Even if it is not the intention the impression given is that the nostalgia of the original films must be kept alive at all costs, new babies born to provide organs for their older siblings.

I do not believe that the appearance of Arnold Schwarzenegger's Terminator helps the film. It is an intrusion, stuck on to heal the imagined weakness of Terminator Salvation being too divorced from its roots. This sequence is filmed as if transported from those films. That is to say it does not grow organically from this one.

On two occasions I felt that the film lacked confidence in its own vision.

The other was the way the bond was established between Marcus and Blair, the woman pilot. As night falls, a gang of men approach her and start to get physical. It is obvious that they mean to assault her or rape her. Marcus steps in to dispatch them. Thus they grow closer through a lazy cliched shorthand not powerful or fresh enough to even qualify as a sly homage to 1980s action film norms. Yes, it shows us Marcus' surprising strength and reflexes but there are many ways in which a Screenwriter or Director could have shown this.

To the Mother/Whore dichotomy many believe is still being perpetuated in areas of the cinematic world I propose an addendum: the Rapist/Hero dichotomy. This presupposes that male characters get the girl by aggressive and horrifyingly abusive means or by channelling said aggression on the woman's behalf. The kiss they share, through its timing, diminishes them both. It seems to say no less than: "You're not a rapist, you have earned my trust. Let's kiss". As 'strong' or emancipated a woman as Blair may be, the damsel is never far away...

Nevertheless, there is a lot to enjoy and admire in Terminator Salvation. The keystone chase scene is exhausting and exhilarating, precipitously, precariously dangerous. It's always coherent and streamlined. Every crunch of hardcore hardware, every precision laser fire, has a purpose. It is an awesome five minute spectacle.

The action sequences are very good. Connor's first meeting with a mutilated, dysfunctional Terminator is thrilling because the relentlessness shown by the legless machine is an unnerving parallel (as unnerving as the Terminator who mimics Kyle's voice - voices are important in TS: tapes, radio, mimicry) to humanity's own desperate battle to maintain its existence. We absolutely will not stop...

Terminator Salvation doesn't pose the question of the dehumanising nature of this war overtly. It doesn't make a point of man's potential descent towards unfeeling. The disinterring of such frankly crass themes would destabilise the film.

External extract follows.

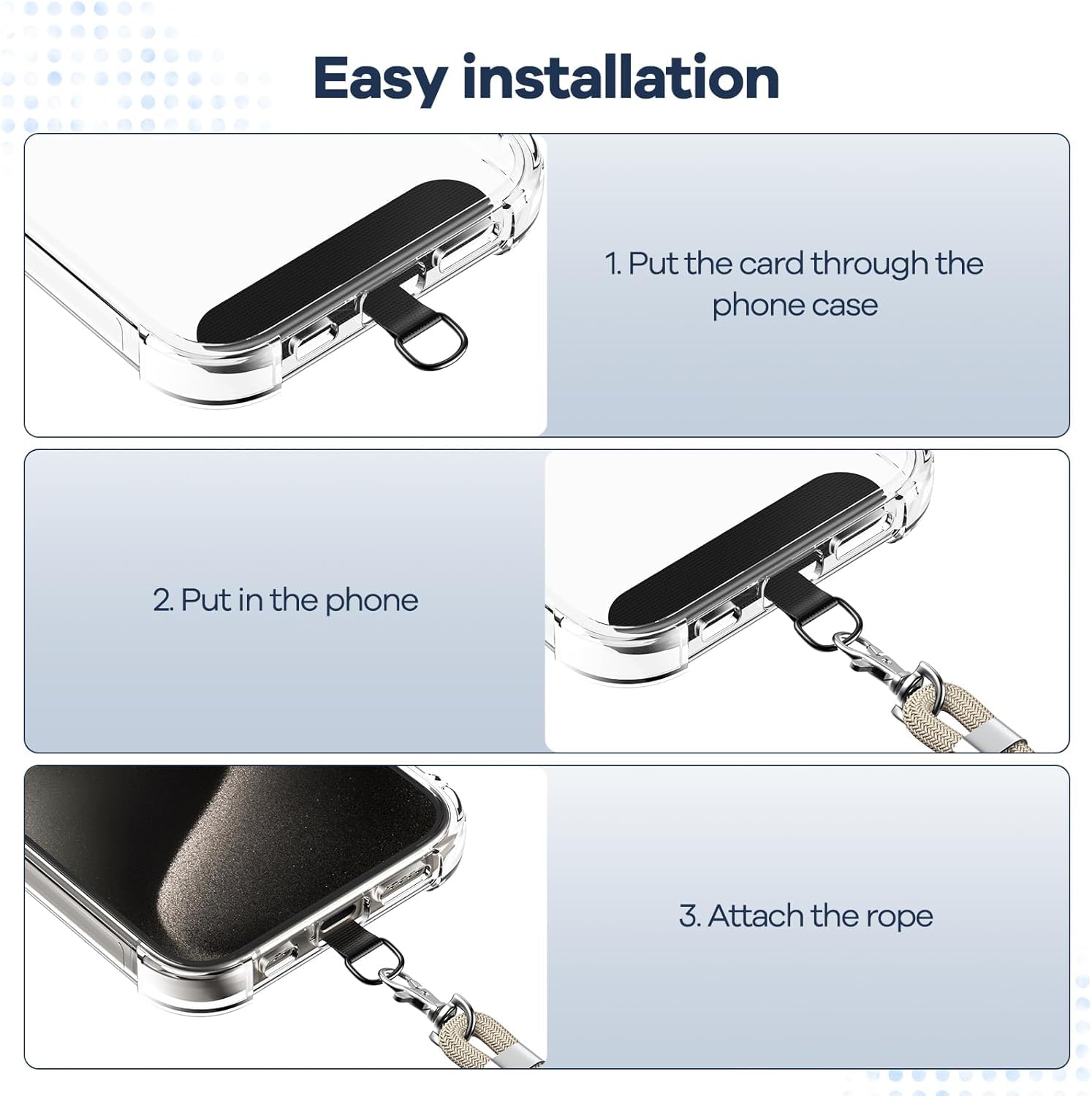 Easy installation

1. Put the card through the phone case

2. Put in the phone

3. Attach the rope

Such thoughts may enrich our experience as an underground seam that an audience may tap into voluntarily - not a gushing mile-high geyser of sophomoric philosophical conundra (as in Ghost in the Shell, for example).

Is Marcus a microcosm of the struggle between man and machine? Yes and no. It is up to us. It is not a thought imposed by the film. This subtlety is evident
once Marcus enters Skynet. When the voice of Skynet asks him "What could you be if not machine" he responds "A man". The inflection of his voice reveals that the response is more probing than an answer but not quite a question. He doesn't know. We don't know, and to an extent it doesn't matter because the thought-provoking subtleties and complexities are not in the opposition of black and white but in the unresolved greys.

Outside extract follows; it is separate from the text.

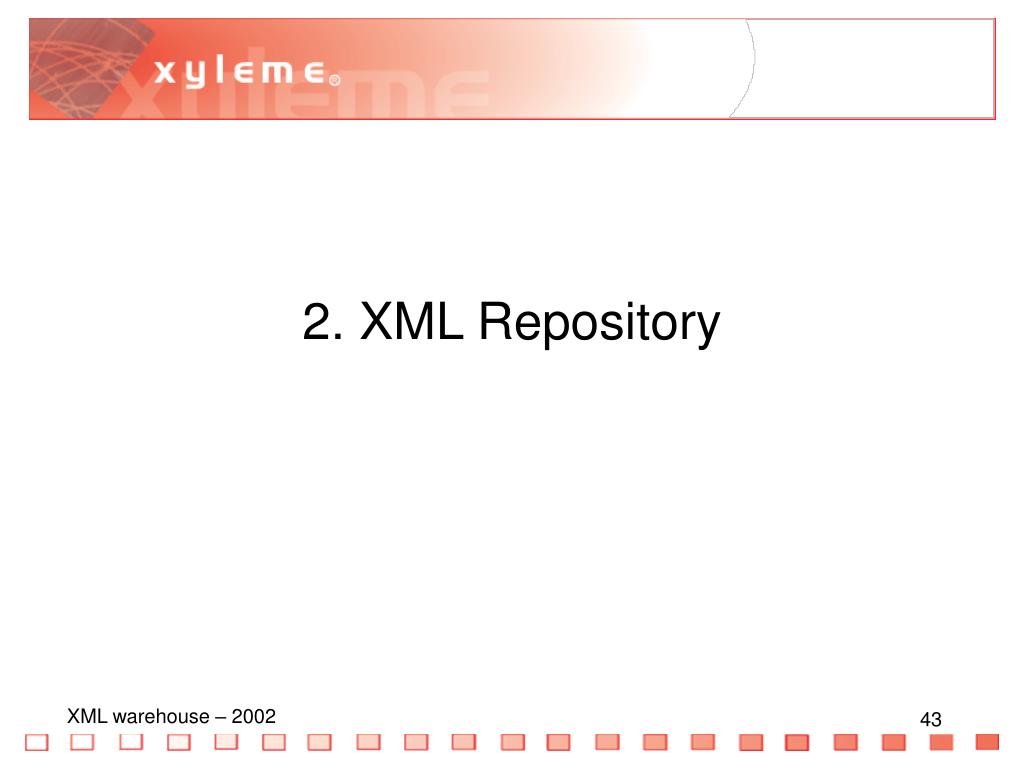 xyleme

2. XML Repository

XML warehouse – 2002

43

Sam Worthington is a good enough actor to embody these nuances, straddling again two natures as he does in Avatar.

Another strong element of the film is Kyle Reese, played by Anton Yelchin, who has cheek and winning charisma. The idea of meeting one's own father or mother (see Back to the Future) when they were younger is always exciting. Reese is a father more than cool enough to like and more than strong enough to admire.

The same goes for Terminator Salvation, which is powerful and fun from start to finish.
It is a good film and that is more than good enough.